Físicos criaram um dispositivo que consegue “esquecer” memórias

O cérebro é a melhor máquina de computação, por isso, não é de admirar que os cientistas queiram imitá-lo. Agora, uma nova investigação deu um passo intrigante nessa direção: um dispositivo capaz de “esquecer” memórias.

Este novo dispositivo, batizado de “memoristor de segunda ordem” (uma mistura entre “memória” e “resistor”), imita uma sinapse do cérebro humano na forma como este se lembra de informações e depois as perde, de forma gradual, se não forem usadas durante um longo período de tempo, escreve o Science Alert.

Embora este memoristor ainda não tenha um uso prático, pode eventualmente ajudar os cientistas a desenvolver um novo tipo de neurocomputador — a base dos sistemas de Inteligência Artificial — que cumpriria algumas das mesmas funções que um cérebro desempenha.



Num chamado neurocomputador analógico, os componentes eletrónicos no chip (como o memoristor) podem assumir o papel de neurónios e sinapses individuais, o que pode reduzir os requisitos de energia do computador e, ao mesmo tempo, acelerar os cálculos.

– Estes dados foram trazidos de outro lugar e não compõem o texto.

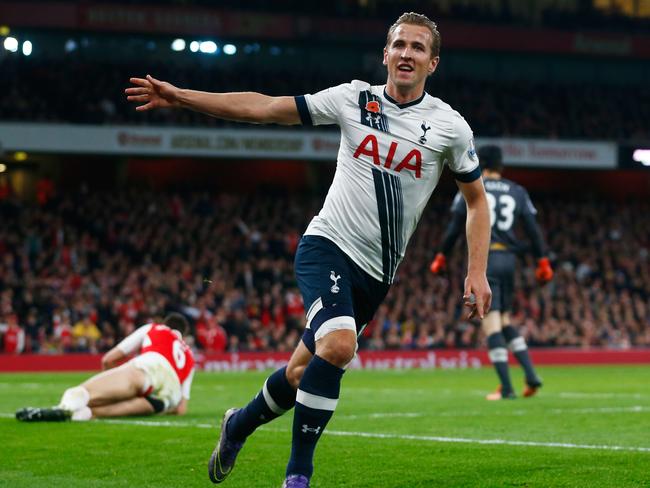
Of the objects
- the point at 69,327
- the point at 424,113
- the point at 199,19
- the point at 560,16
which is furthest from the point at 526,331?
the point at 424,113

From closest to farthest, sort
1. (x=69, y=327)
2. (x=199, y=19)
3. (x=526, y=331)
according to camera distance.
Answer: (x=69, y=327) → (x=526, y=331) → (x=199, y=19)

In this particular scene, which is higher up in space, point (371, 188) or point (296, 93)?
point (296, 93)

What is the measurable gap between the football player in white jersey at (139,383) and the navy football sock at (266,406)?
393cm

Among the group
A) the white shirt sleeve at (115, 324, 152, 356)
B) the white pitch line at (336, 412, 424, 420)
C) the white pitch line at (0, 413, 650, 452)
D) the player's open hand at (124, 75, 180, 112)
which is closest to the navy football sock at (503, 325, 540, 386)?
the white pitch line at (336, 412, 424, 420)

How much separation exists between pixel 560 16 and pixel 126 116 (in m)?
→ 17.3

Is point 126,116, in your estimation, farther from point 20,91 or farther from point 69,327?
point 69,327

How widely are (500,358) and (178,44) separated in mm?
26496

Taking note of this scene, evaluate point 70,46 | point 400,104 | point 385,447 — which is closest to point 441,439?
point 385,447

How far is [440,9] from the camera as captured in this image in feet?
137

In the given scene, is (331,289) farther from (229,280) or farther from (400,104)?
(229,280)

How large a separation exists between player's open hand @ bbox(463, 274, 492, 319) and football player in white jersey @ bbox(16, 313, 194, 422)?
4.94m

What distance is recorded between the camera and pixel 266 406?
22.4ft

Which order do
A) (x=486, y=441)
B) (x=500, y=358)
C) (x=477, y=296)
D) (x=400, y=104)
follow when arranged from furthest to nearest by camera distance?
(x=500, y=358)
(x=486, y=441)
(x=400, y=104)
(x=477, y=296)

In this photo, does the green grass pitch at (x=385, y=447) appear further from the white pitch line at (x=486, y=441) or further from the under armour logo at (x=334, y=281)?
the under armour logo at (x=334, y=281)
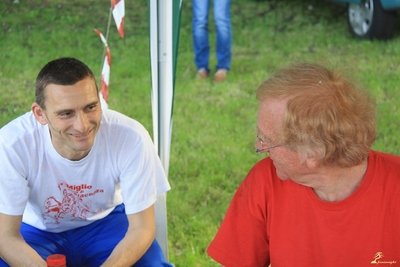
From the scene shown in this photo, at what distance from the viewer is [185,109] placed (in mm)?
5508

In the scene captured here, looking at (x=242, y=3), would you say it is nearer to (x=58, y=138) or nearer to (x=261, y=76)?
(x=261, y=76)

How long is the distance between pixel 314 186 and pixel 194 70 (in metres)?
4.44

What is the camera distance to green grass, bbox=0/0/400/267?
4184 millimetres

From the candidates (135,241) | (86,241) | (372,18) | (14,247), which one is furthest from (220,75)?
(14,247)

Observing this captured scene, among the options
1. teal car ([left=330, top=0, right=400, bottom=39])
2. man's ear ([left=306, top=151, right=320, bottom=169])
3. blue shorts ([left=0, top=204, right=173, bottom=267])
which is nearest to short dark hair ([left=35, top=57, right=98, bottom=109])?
blue shorts ([left=0, top=204, right=173, bottom=267])

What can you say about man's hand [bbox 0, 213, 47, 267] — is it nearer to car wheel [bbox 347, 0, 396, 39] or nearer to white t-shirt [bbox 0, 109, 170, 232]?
white t-shirt [bbox 0, 109, 170, 232]

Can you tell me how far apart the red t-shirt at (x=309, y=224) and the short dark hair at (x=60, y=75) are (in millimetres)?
752

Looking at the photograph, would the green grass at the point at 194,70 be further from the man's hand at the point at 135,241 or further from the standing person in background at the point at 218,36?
the man's hand at the point at 135,241

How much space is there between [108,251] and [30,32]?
5171mm

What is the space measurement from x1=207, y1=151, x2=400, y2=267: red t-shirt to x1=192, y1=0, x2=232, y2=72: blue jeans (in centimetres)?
405

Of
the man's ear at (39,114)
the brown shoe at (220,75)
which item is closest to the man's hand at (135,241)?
the man's ear at (39,114)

Atualmente, os neurocomputadores analógicos são apenas hipotéticos, uma vez que precisamos ainda de descobrir como a eletrónica pode imitar a plasticidade sináptica — a forma como as sinapses cerebrais ativas se fortalecem com o tempo e as inativas ficam mais fracas.

Tentativas anteriores de produzir memoristores usavam pontes condutoras nanométricas, que decairiam com o tempo, da mesma forma que as memórias poderiam decair na nossa mente.

“O problema com essa solução é que o dispositivo tende a mudar o seu comportamento ao longo do tempo e quebra após uma operação prolongada”, explica Anastasia Chouprik, física do Instituto de Física e Tecnologia de Moscovo (MIPT).

Sinapse, à esquerda, versus o memoristor, à direita

“O mecanismo que usamos agora para implementar a plasticidade sináptica é mais robusto. De facto, após mudar o estado do sistema 100 mil milhões de vezes, ainda estava a funcionar normalmente, por isso os meus colegas pararam o teste de resistência”.

Neste caso, a equipa utilizou um material ferroelétrico — óxido de háfnio — em vez das pontes nanométricas, com uma polarização elétrica que muda em resposta a um campo elétrico externo. Isto significa que os estados de baixa e alta resistência podem ser definidos por pulsos elétricos.

O que torna o óxido de háfnio ideal e o coloca à frente de outros materiais ferroelétricos é o facto de já estar a ser usado para construir microchips por empresas como a Intel, fazendo com que seja mais fácil e barato introduzir memoristores quando vier a existir um neurocomputador analógico.

O atual “esquecimento” é implementado através de uma imperfeição que dificulta o desenvolvimento de microprocessadores baseados em háfnio — defeitos na interface entre o silício e o óxido de háfnio. Esses mesmos defeitos permitem que a condutividade do memoristor diminua com o tempo.

É um começo promissor, mas ainda há um longo caminho a percorrer: estas células de memória ainda precisam de ser mais confiáveis, por exemplo, e a equipa também quer investigar como o seu novo dispositivo pode ser incorporado à eletrónica flexível.

Os resultados desta investigação foram publicados na ACS Applied Materials & Interfaces.